顧老爺子心裏失笑,這老婆子,多大年紀了還玩這種把戲,可老婆大人的命令,不得不聽啊!咳嗽兩聲,朝兩人招招手。


    “諾,我半夜睡不著起來給你們包的紅包。”老爺子故意把“我”一字咬的特別重,成功的換來老太太一個大大的白眼,江向晚心裏有點明白了,緊繃的神經慢慢放鬆下來,感覺兩個老人挺可愛。


    老爺子把紅包遞給兩人,江向晚見顧北墨收了才接過,又聽老爺子繼續說道,“既然木已成舟,那就好好過日子,我們兩個老不死的還等著抱重孫。”


    老太太斜睨了老爺子一眼,丹鳳眼微微上挑,說不出的韻態,江向晚保證老太太年輕時肯定也是一等一的美人。


    “呸,你才是老不死的。”


    老爺子嗬嗬笑了笑,“還不改口。”


    江向晚不好意思的低頭喊了一聲,“爺爺,奶奶。”


    老太太豎著耳朵,聽到喊了自己以後,眼睛一亮,轉而又傲嬌的睇著江向晚,“這可是你自己樂意喊的哦。”


    江向晚微微一笑,像哄小孩似的,對老太太承認道,“是,奶奶,是我自己樂意喊的。”


    老太太沒再說話,稍稍轉過頭去,眉眼盈盈,忍不住的笑意。


    “北墨,你倆過來。”顧成功同樣拿出兩個紅包,放到茶幾上,他不是善於表達的人,往往是鐵骨錚錚柔情少見,醞釀半晌,才吐出幾個來之不易的字,“好好的。”


    顧北墨拿起兩個紅包,似乎掂量了一下,才抬起下巴,一副傲慢不羈的模樣,“謝謝顧司令。”


    顧成功早就習慣就兒子的稱呼,並無多大反應,卻是帶著些許的期待看著江向晚,江向晚茫茫然不知所措,在顧成功的目光下,輕聲叫人,“謝謝……爸。”

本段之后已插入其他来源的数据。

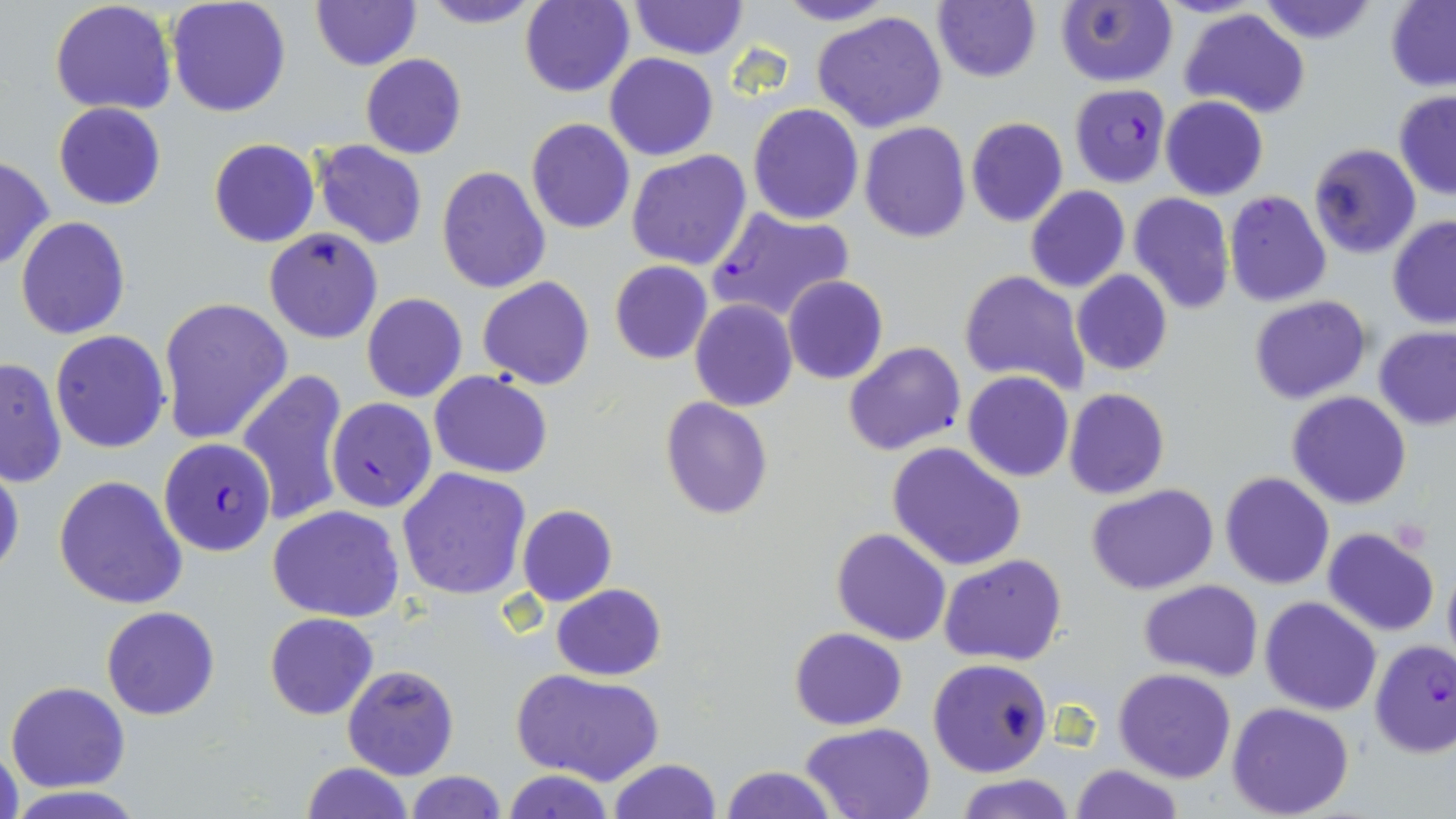
Approximate bounding boxes as (x1, y1, x2, y2) in pixels. Plasmodium falciparum-infected red blood cell locations: (1070, 85, 1170, 188), (706, 203, 857, 320), (328, 398, 436, 513), (158, 436, 277, 559). Uninfected red blood cell locations: (167, 0, 291, 118), (311, 0, 419, 71), (415, 0, 548, 29), (772, 0, 899, 27), (933, 0, 1042, 84), (1254, 0, 1381, 47), (519, 1, 635, 97), (627, 1, 748, 59), (1054, 1, 1178, 87), (50, 2, 176, 116), (1385, 2, 1456, 89), (1180, 8, 1311, 119), (811, 10, 950, 134), (606, 52, 718, 160), (360, 53, 467, 158), (1393, 92, 1456, 200), (1161, 96, 1268, 201), (53, 101, 166, 210), (748, 102, 863, 224), (965, 116, 1068, 227), (525, 117, 635, 234), (859, 122, 972, 243), (470, 124, 609, 258), (208, 139, 320, 248), (314, 141, 429, 251), (1309, 144, 1421, 260), (626, 150, 752, 272), (0, 156, 53, 272), (437, 165, 550, 293), (1025, 186, 1130, 294), (1224, 191, 1331, 308), (1127, 192, 1235, 315), (14, 216, 131, 339), (1387, 216, 1456, 328), (263, 227, 384, 345), (609, 260, 713, 365), (958, 269, 1090, 394), (1072, 270, 1173, 376), (478, 276, 594, 390), (783, 276, 889, 385), (361, 293, 467, 403), (1249, 296, 1371, 405), (157, 297, 293, 444), (690, 299, 798, 412), (1373, 326, 1456, 429), (49, 330, 171, 453), (843, 341, 966, 456), (0, 357, 67, 488), (238, 368, 349, 528), (430, 370, 552, 479), (963, 371, 1075, 482), (1063, 388, 1169, 500), (1287, 392, 1413, 510), (660, 396, 773, 518), (888, 442, 1025, 572), (0, 459, 24, 584), (397, 467, 531, 599), (1220, 472, 1334, 589), (53, 476, 187, 610), (1086, 484, 1219, 596), (517, 504, 617, 606), (267, 506, 405, 622), (831, 527, 953, 646), (1323, 527, 1439, 637), (1442, 552, 1456, 670), (939, 554, 1067, 667), (1139, 581, 1261, 681), (552, 584, 667, 680), (1259, 596, 1382, 715), (101, 606, 220, 720), (265, 612, 379, 720), (789, 628, 907, 729), (1368, 640, 1456, 758), (927, 657, 1053, 776), (343, 665, 459, 780), (1114, 667, 1236, 782), (514, 670, 663, 787), (7, 681, 130, 792), (1227, 702, 1355, 819), (800, 722, 936, 817), (0, 744, 23, 819), (608, 758, 723, 818), (300, 761, 414, 818), (1070, 764, 1183, 819), (719, 765, 837, 819), (502, 770, 617, 819), (403, 772, 507, 818), (957, 773, 1074, 819), (10, 788, 151, 817). Slide-level diagnosis: Plasmodium falciparum. May-Grünwald-Giemsa-stained preparation. Image is 1456×819 pixels. Single field of view. Thin blood smear. Optical microscopy. Captured at 1000x magnification.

    顧成功微微舒了口氣,不知道是不是江向晚的錯覺,她感覺身旁顧北墨的身子也放鬆了下來。


    江向晚微微側身正對著溫晴,刻意忽略她不善的目光,嘴唇翕動,開口道,“謝謝媽。”


    溫晴依舊不為所動,就在江向晚略微有些尷尬的時候,老太太出聲了,“雖然老婆子我不太同意你們在一起,可你們證都扯了,要是再做些小動作可是會擔上破壞軍婚的罪名,我可是受不起。”


    溫晴陡然變了臉色,老太太這是殺雞儆猴呢,是不是隻剩下自己孤軍奮戰了?苦澀一笑,拎起皮包走出客廳。


    “老爺子,我們走了。”顧北墨旁若無人的把手裏三個紅包都塞給江向晚,絲毫不受老爺子譏誚目光的挑釁。


    江向晚被動的走到門口,連忙回頭給長輩打了招呼,“爺爺,奶奶,爸,我們先走了。”


    上了悍馬,江向晚才深深的吐出一口氣,顧北墨挑眉,“累?”


    江向晚搖搖頭,“倒不是累?就是感覺氣氛有些壓抑,不知道什麽話該說什麽話不該說,得時刻繃緊神經。”說完才發現說多了,畢竟都是他的家人,不好意思的吐了下舌頭,“也還好了。”


    顧北墨腦海裏忽然浮現出八年前一個相似的場景,那時他和眼前的小丫頭一般大,也是二十二歲,她好像也是,然後那天發生了什麽,他竟然都忘記了。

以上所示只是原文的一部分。